Devon, a second-grader at Starside Elementary School, was one of more than 150 students who turned out for the school's annual Respect Walk on Tuesday. Promoting respect for one's body, the after-school walk kicked off Starside's character education program and several other fitness programs.
Throughout the year, students study what they call the six character pillars: respect, responsibility, citizenship, caring, trustworthiness and fairness. Actions in line with those qualities are encouraged with activities and rewards.
The rewards part was Devon's favorite.

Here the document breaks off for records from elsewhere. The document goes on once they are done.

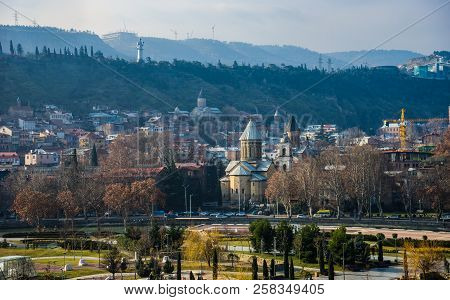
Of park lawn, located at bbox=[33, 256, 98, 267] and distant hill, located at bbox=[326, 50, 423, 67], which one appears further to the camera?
distant hill, located at bbox=[326, 50, 423, 67]

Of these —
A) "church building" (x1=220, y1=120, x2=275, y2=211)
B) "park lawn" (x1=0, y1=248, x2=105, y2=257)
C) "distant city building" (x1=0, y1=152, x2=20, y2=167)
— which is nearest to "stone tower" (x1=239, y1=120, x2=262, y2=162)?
"church building" (x1=220, y1=120, x2=275, y2=211)

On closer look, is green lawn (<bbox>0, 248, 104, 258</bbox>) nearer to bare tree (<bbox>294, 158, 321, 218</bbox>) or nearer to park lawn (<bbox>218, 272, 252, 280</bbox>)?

He listed a number of things he did that counted for credit, like walking the dog, helping out at home and participating in the respect walk.

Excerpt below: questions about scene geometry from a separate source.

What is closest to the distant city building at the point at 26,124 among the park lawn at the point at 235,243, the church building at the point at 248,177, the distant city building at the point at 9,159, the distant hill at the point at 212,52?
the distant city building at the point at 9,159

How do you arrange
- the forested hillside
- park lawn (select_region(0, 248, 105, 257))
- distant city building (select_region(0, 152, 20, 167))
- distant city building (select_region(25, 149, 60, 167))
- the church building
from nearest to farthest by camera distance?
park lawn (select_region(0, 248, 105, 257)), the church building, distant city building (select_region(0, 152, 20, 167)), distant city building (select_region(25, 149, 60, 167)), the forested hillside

After leading a gym full of students in warm-up activities, P.E. teacher Toni Cook reminded them to respect fellow students in the group, respect nature as they walked through it and respect the school building by picking up after snack time as they headed outside.

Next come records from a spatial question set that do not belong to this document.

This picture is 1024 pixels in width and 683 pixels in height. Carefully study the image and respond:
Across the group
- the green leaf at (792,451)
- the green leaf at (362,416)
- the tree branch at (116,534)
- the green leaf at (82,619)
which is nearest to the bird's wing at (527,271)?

As students munched on granola bars after their walk -- twice around the soccer fields and the district administrative center -- school counselor Paula Henderson reminded some that taking seconds when there weren't enough snacks for everyone wasn't very respectful.
Henderson said Starside tried to pitch character like a heavily-advertised commercial product. Educators want children to see the words, know their meaning and apply them to behavior.
"Almost every activity we do at Starside goes back to our character education program," she said. "We are trying to sell the kids. Everywhere you look in our building, they see those words."
The posters, banners, activities and events seem to be working.
Tyler Easley, a fifth-grader, knew exactly why he and his fellow students were walking around the school grounds on Tuesday -- respecting yourself includes keeping your body in shape.
"It's about, like, if you care about yourself, you want to keep yourself healthy," he said. "It makes it more fun because you can do it with other kids."
Easley said he participated in Starside's running and fitness club, too.
He and the friends he was walking with -- fifth-graders Rick Clancy, Sergio Valenzuela and Hayden Chandler -- all said their parents applauded the character program activities and vouched for them with notes from home.
Gestures listed in the notes, they said, count for credit and are applied as links to a school-wide character chain.
Cook said respecting your body through physical fitness was more effective with parental support.
"We have a lot of families that are involved with it," she said. "If the kids see their parents exercising then they're more likely to exercise and lead a healthy lifestyle as well."
Henderson said that idea applied to all of the character pillars.
"The whole philosophy is that it takes a whole village," she said. "We just say again what they hear at home."
Back home, parents and grandparents say they can tell their children are picking up a few of those pillars.
Joyce Stewart, who was waiting to pick up two grandchildren after Tuesday's walk, said she thought teaching character in school was a good idea.
"It's great," she said. "The kids take it seriously, too. My granddaughter has talked about it at home, so I know it made some kind of impression on her."
Stewart said character education in her school days was much less in-depth.
"We had citizenship awards, but we didn't really know how we got them," she said.
De Soto USD 232's character education program has been adopted for use in all its schools, although each participates in different ways and to varying degrees. Nods to caring, respect, fairness and more can be found all over the district, like on colorful light-pole banners edging the parking lots of all De Soto schools.
Lexington Trails Middle School incorporates character education into its program, too, but to a lesser degree than most elementary schools, said Principal Mark Schmidt.
Schmidt said the school highlighted each month's trait in morning announcements and used the word for oversized chain link fence decoration, made by pressing colored cups through the links.
Occasional activities, volunteer days and counselor talks also can be tied-in with character themes he said.
At De Soto High School, character is part of the the freshman orientation class, said Principal David Morford. It's also incorporated into many of the school's community service projects.
De Soto adopted Character Counts from a program created by a national ethics center, said Randy Doerksen, Prairie Ridge Elementary School principal. Schools glean ideas from the center's Web site and newsletters, then tailor programs to meet their specific needs.
Doerksen said the program was well-received by parents, although some worried at first that character education would take instructional time away from academics.
"I think that that is an initial response that people have a tendency to have, because they're thinking of it as a program, or they're thinking of it as a curriculum at your school," Doerksen said. "It's more about who we are and what we do on a day-to-day basis than about teaching a particular character trait. It's not something that we tack onto the school day."
Instead of teaching character as a specialized course, Doerksen said it's blended into activities, visuals and all interactions during the day.